Still, that was then, this is now. With the Silk FM job, the Voice of London gig and two decent-looking blokes paying a bit of attention, it was amazing how quickly things could turn around. At the same time, I knew everything could fall to pieces in an instant, especially if The Thoughts took over and/or I messed things up with Richard. So it felt like the pub was a test, a kind of audition. He hadn’t mentioned our Hyde Park Corner snogathon and neither had I. It was our elephant in the room, flapping its ears and trumpeting, but if that’s how he wanted to play things, fine by me.
He bought a pricey bottle of red and we settled at a table in the corner. We talked about the breakfast show for a while. He said the trick is to imagine I’m talking to one person.
‘A mother getting the kids ready for school, say, or a man shaving. Think how they’re feeling. Frazzled? Running late? Too much to do, too little time? Dreading the commute to work? They need a show that sets them up for the day. Music, news, weather and travel, yes – but they also need to feel the person
on the radio is their friend, someone who knows what they’re going through and can make them smile, which is where you come in.’
‘I’m no comedian,’ I said. ‘Especially first thing in the morning.’
‘Be yourself and the banter will come naturally.’ He sipped his wine. ‘Become your listener’s friend and they’ll stick with you for life.’
I like a man who knows what he’s on about. Doesn’t matter if it’s beer or books, astronomy or architecture – there’s something sexy about a bloke who knows his onions. (BTW: if you want to know where that phrase comes from, Nan told me it was a bloke called S. G. Onions who made counterfeit coins to teach kids how to recognize the real thing. If they could tell the fake coin from the genuine article, it meant they ‘knew their onions’. I don’t believe a word but Nan swears it’s true.)
I listened as Richard told me more about his hopes for the new show and what it had been like working at other radio stations and how he’d ended up at Silk FM, even though the music he has to play is for the Saga generation. Just as it was starting to feel like a monologue, he apologized for monopolizing the conversation and asked me about my family. So I told him about Mum and Dad’s shops, how they’d spent years saving up for the cruise, and how I was staying with Nan while they were away.

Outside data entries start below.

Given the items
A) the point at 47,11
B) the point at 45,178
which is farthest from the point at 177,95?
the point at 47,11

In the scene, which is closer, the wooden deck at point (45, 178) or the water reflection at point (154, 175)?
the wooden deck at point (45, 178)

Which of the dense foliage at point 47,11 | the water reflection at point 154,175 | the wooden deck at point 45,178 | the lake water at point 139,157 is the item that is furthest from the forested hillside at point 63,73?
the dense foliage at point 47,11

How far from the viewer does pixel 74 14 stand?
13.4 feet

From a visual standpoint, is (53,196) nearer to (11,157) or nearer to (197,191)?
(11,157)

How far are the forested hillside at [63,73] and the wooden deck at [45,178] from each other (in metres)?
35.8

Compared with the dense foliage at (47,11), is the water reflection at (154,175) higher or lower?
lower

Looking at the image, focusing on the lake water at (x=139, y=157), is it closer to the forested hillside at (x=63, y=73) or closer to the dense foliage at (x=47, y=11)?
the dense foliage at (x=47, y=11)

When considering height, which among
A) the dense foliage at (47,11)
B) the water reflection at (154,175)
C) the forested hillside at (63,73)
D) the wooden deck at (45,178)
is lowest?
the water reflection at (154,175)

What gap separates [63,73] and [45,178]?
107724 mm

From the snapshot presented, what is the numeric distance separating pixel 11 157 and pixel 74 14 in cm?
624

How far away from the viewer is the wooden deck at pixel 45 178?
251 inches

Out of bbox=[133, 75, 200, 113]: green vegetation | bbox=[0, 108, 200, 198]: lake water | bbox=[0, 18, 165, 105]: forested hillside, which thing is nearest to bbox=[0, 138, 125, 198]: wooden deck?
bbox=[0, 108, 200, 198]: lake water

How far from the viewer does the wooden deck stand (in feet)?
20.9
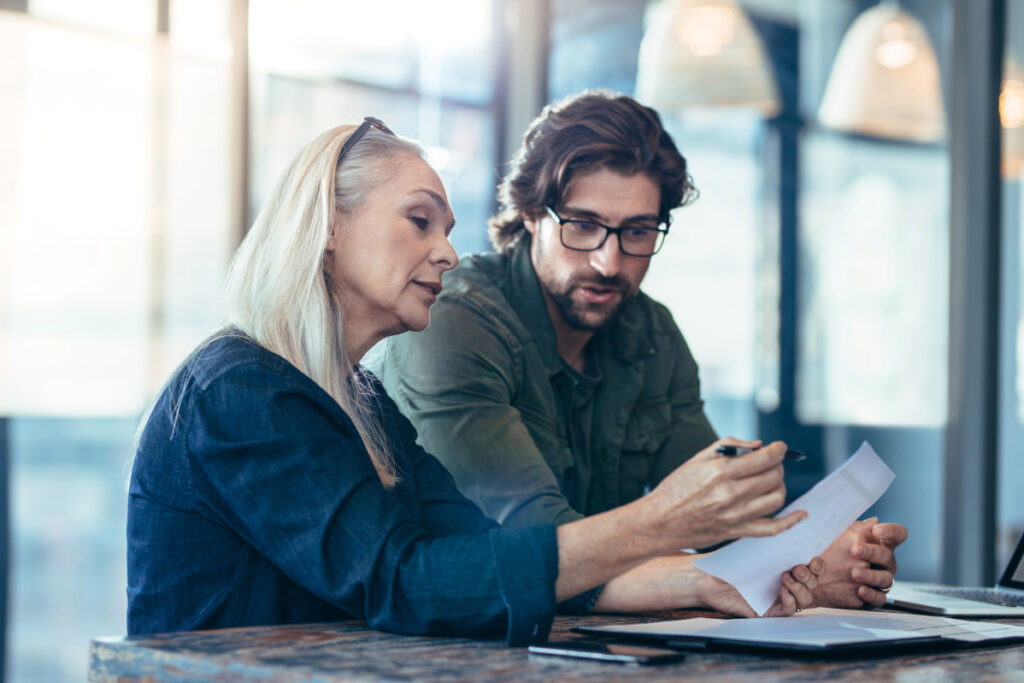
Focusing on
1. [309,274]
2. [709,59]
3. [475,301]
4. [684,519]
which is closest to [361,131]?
[309,274]

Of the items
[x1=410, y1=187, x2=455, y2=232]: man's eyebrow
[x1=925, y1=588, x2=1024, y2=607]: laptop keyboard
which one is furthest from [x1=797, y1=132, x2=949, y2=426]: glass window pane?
[x1=410, y1=187, x2=455, y2=232]: man's eyebrow

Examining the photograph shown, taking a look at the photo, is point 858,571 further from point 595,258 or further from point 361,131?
point 361,131

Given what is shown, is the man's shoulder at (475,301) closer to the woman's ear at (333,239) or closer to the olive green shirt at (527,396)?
the olive green shirt at (527,396)

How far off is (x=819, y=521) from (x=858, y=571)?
0.34 metres

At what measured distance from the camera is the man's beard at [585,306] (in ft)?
6.72

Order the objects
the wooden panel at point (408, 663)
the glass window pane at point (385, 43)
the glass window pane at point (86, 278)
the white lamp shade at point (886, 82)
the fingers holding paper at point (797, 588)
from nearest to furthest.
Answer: the wooden panel at point (408, 663)
the fingers holding paper at point (797, 588)
the glass window pane at point (86, 278)
the white lamp shade at point (886, 82)
the glass window pane at point (385, 43)

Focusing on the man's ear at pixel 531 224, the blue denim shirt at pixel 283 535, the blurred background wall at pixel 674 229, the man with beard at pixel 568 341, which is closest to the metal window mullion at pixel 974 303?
the blurred background wall at pixel 674 229

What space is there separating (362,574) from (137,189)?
8.08ft

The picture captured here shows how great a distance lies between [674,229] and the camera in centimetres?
400

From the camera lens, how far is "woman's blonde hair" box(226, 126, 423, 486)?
4.72ft

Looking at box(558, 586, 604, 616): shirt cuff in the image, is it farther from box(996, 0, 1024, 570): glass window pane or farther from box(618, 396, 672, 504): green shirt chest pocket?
box(996, 0, 1024, 570): glass window pane

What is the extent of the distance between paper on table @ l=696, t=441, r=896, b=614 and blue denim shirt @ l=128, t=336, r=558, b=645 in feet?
0.82

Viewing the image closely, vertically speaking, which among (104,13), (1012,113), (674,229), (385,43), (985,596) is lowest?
(985,596)

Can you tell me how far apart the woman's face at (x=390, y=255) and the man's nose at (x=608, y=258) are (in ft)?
1.54
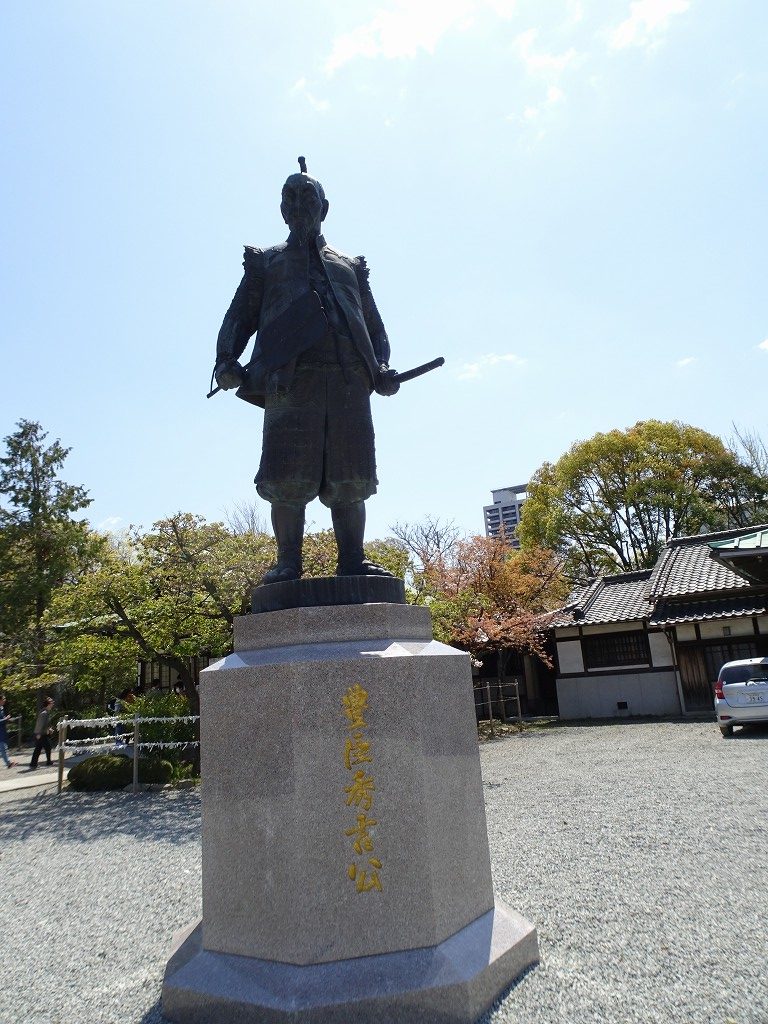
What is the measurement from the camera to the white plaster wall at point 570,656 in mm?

‘So you’ve never lived away from home?’
‘I had a flat for a while,’ I said, not mentioning that it was during the Cockweasel phase. ‘But it got lonely so I moved back home.’
For the first hour, I was on my guard, hoping he wouldn’t get flirty. By the time we ordered a second bottle there was no sign of anything leery so I started to relax.
‘Tom says you have a tricky relationship,’ I said.
Richard raised an eyebrow.
‘I was wondering when his name would come up.’